Raymond Hicks received his PhD from Emory in Political Science. He worked for 10 years as Statistical Programmer at the Niehaus Center for Globalization and Governance at Princeton University. Recently, he moved to Columbia University where he is the Project Manager for the History Lab. His research interests include monetary and trade policy and his worked has appeared in The Journal of Politics, the British Journal of Political Science, and International Organization among other journals.
While many social scientists use quantitative data, the increasing volume of digitized and “born digital” collections of books, articles, documents, and social media present tremendous new opportunities for research. But for those with little training in computer science, the barriers to entry can seem daunting.
The goal of this workshop is to offer a very practical introduction to computer packages accessible to social scientists with varying skill sets.

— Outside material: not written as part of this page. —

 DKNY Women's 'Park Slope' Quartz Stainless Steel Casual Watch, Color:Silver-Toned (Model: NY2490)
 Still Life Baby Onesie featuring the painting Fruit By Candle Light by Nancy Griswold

Participants will learn how to organize and analyze textual data, get an overview of advances in natural language processing and machine learning, see how they can grapple with old research problems with new rigor, and take on entirely new kinds of questions. Focusing on textual data from History Lab – a comprehensive resource that has culled millions of declassified government documents from the U.S., United Kingdom, and Brazil – we will introduce principles of examining digitalized text. We will examine how to bring textual data into Python or R, how to use Python for web scraping, and how to look at textual data using string functions.
At the end of the course, participants should be comfortable with the basics of digitalized text. This includes understanding the structure of the data, what can and cannot be done with digital data, and some simple techniques in analysing the data. They should be able to open text data from a variety of sources and understand its formatting.

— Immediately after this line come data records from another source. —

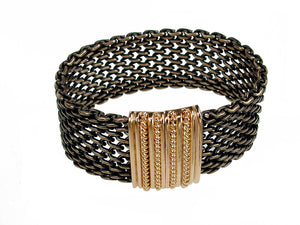 Mesh Bracelet Solid Open Weave with Magnetic Clasp | Erica Zap Designs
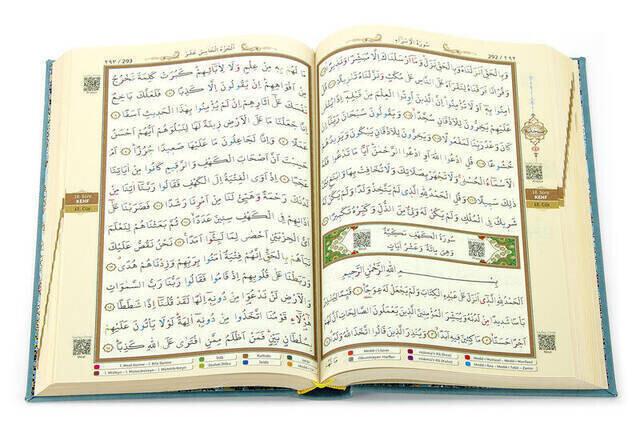 Tajwid Quran - Thermo Leather - Medium Size - Turquoise Color - Ayfa Publishing House - Computer Line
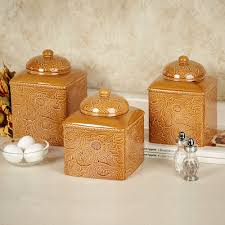 Stoneware Kitchen Canisters Savannah Gold Kitchen Canister Set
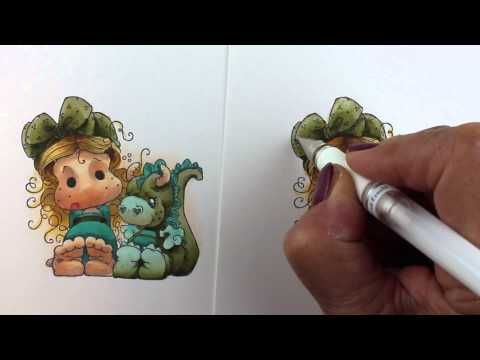 Copic Coloring WOW Factor | Simon Says Stamp Blog by Sandy Allnock.  October 2014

The course is an introduction to digital text. Some familiarity with computers is necessary. We will be using a couple of different packages to examine the data so some experience with computer languages would be helpful.
Background knowledge required
OLS = e
Stata = e
R = e
Python = e
SQL = e
e = elementary, m = moderate, s = strong
Introduction to Text Analysis
The goal of this workshop is to provide an introduction to the use of digitalized text. Humanities scholars stand poised to benefit from exciting new technologies in text analysis. Machine-learning tools can help scholars quickly process large amounts of text from nearly any imaginable source. “Text as data” can offer compelling new insights into research questions and scholarly topics in the humanities. Focusing on textual data from History Lab – a comprehensive resource that has culled millions of declassified government documents from the U.S., United Kingdom, and Brazil – we will cover the beginning aspects of examining digitalized text. The course is very hands-on. Participants will be expected to bring their own laptops. Each session will include some time devoted to testing out the concepts taught in the session.
Session 1: What is Digital Text?
In the first session we will introduce digital text. How does it differ from numeric text? Can the same types of methods be used for both? What is metadata and how is it used?
We will walk through the different programs that could be used to analyze textual data. The most important of these will be R and Python, but we will also look at MySQL and Stata. Some packages are better at some tasks than others. In the end, the choice of software is one of personal predilection.
We will get a first look at the data available through the History Lab website. We will talk about the different collections available as well how the collections are formatted.
Session 2: Bringing text into software, part 1
When we have data, whether textual or numeric, we often want to bring it into different programs to analyze. Text data comes in many different formats so we will discuss a variety of methods for inputting data. We will also discuss some basics of data manipulation to help us combine data from different sources.
The History Lab data is available from an SQL database. We will learn how to use SQL queries to extract data from the database. Because the data are often available in different tables, we will focus on combining fields from different tables to get the information we need. Sometimes it is easier to combine data in other programs so we will also explore how to merge data in Stata and R.
– SQL data
– Merging data
Session 3: Bringing text into software, part 2
Often text data is not available preformatted as in SQL tables. In those cases, it becomes more difficult to get the data organized in a format that we would like. In this session, we will investigate how to bring in textual data in other formats, including html data and JSON data.
– Beautiful soup
– JSON data
Session 3: Getting around the data
Once the data is in a program, what do we do with it? How can we explore the information that is in the data, especially if there is a lot of it? In this session, we will focus on string functions in different packages to more easily get a sense of the data. One aspect that will receive extra attention is regular expressions.
– How do we know what is there?
– Regular expressions
– Subsetting data
Session 4: Quantifying text data
We will continue looking at the data and concentrate on different ways to quantify the information. There are different options we have when attempting to quantify data. This session will discuss those and how to get data in the best format possible.
– Counting mentions
– Collapsing data
– Reshaping data
Session 5: Statistical introduction
In the next three sessions, we will move away from text data a bit and focus on more general quantitative aspects. This session will look at descriptive statistics such as means and standard deviations and how to calculate them.
– Means, standard deviations
Session 6: Graphs and tables
How do we present descriptive statistics of our data? We will focus on graphs and tables in this session and the best ways to show readers the data we have.
– Dates in statistical packages
– Line graphs
– Bar charts
Session 7: Measures of association
How do we determine whether differences are meaningful? That is, what are the ways to test hypotheses about data? Here we will focus on some of the more simple forms of hypothesis testing.
T-tests examine whether the means of two groups are different from one another. Chi squared is a measure of association for more ordinal values that estimates whether information within a table is different from what it should be based on the sum of rows and columns. We will also look at the concept of correlation of two variables.
– Chi squared, t-tests
Session 8: Descriptive text
We can do some interesting things with textual data that we cannot easily do with numeric data. In this session we will explore some of these techniques which can give a better sense of the information within the text.
– Word clouds
– Key words in context
– Frequency tables
Session 9: Regression and logit analysis
The advanced topics in textual analysis are better understood with some knowledge of regression analysis, particularly logit/probit analysis. We will first look at multivariate regression and then turn to logit/probit analysis which uses a dichotomous dependent variable.
– Dependent/independent variables
Session 10: Advanced topics: Topic models and network analysis
In the final session, we will briefly touch upon some of the more advanced topics in text analysis.